Gettysburg: Armored Warfare is not especially similar to Warlords, except in the sense that both are driven by their own specific sort of competition, and don't really have all that much to offer outside of their main activity. In fact, one could make the argument that, aside from Warlords' admirable clarity of purpose (a necessity for anything on the Atari 2600), Gettysburg is in every way the superior game. So, why did I struggle with it so much?
When I chose the url for this blog, "decadentgamer," I was mostly being flippant, but underlying the joke is a serious anxiety - I sometimes feel like I'm surrounded by this amazing technology that I am simultaneously losing the ability to appreciate. I have this amazing Steam library, and yet half of them I've barely touched. I sometimes wonder if I am, in fact, becoming blind to all the wonders this amazing hobby has to offer.
When I was 12, every video game was precious. If someone had told me that I would one day have so many games (including some that are considered timeless classics) that I'd lose interest in playing them, well, at best, I wouldn't have believed them, and at worst, it would have made me very angry. If that same person then allowed me to play Gettysburg: Armored Warfare, I'd have just about died. I would have gasped in wonder at how incredible everything looked, and marveled at the scope and ambition of the game (an action game where you can direct the tactics of your allies! a strategy game that lets you take control of your grunts! tanks! airships! boats!).
This is not a "darned kids these days" speech. My 12-year-old self was not the most sophisticated consumer, and, frankly when you compare Gettysburg to Skyrim, or Starcraft, or Mass Effect 3, it really does fall short, but failing to reach such exalted company is no great failing. I'm just reminded of a different way of relating to games. I chose my 20-hour deadline, because that is around the time that most of my favorite single-player campaigns started wrapping up, but that's not how games have always been played. I think that if I'd played Gettysburg in one-hour bursts, over the course of a year, I'd have gotten to 20 hours with scarcely any trouble at all.

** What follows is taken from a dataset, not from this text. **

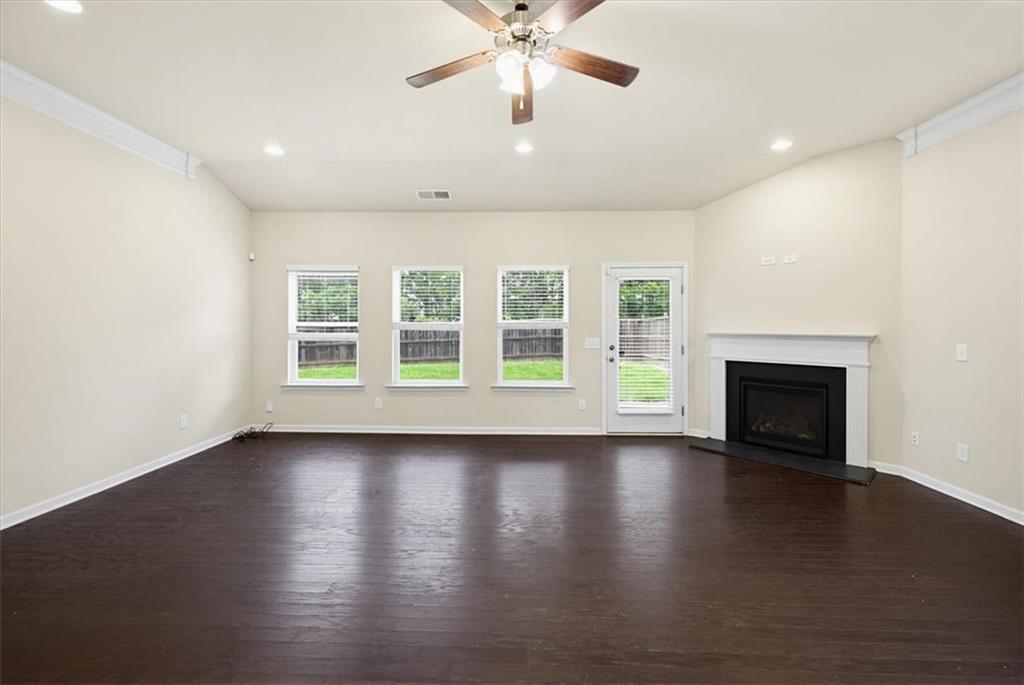 314 Boulder Run Hiram, GA 30141 - Photo 11 of 31 an empty room with wooden floor fireplace and windows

Gettysburg will never be considered a classic, but it's more than just a "bad" game to be dismissed. Playing it put me in touch with an older way. It forced me to once again think of "a video game" as something precious, and of my time playing as something to be jealously exploited. In made me think about what my 12-year-old self would have considered wondrous and exciting. And while I will probably never revisit it, I am nonetheless grateful for this experience.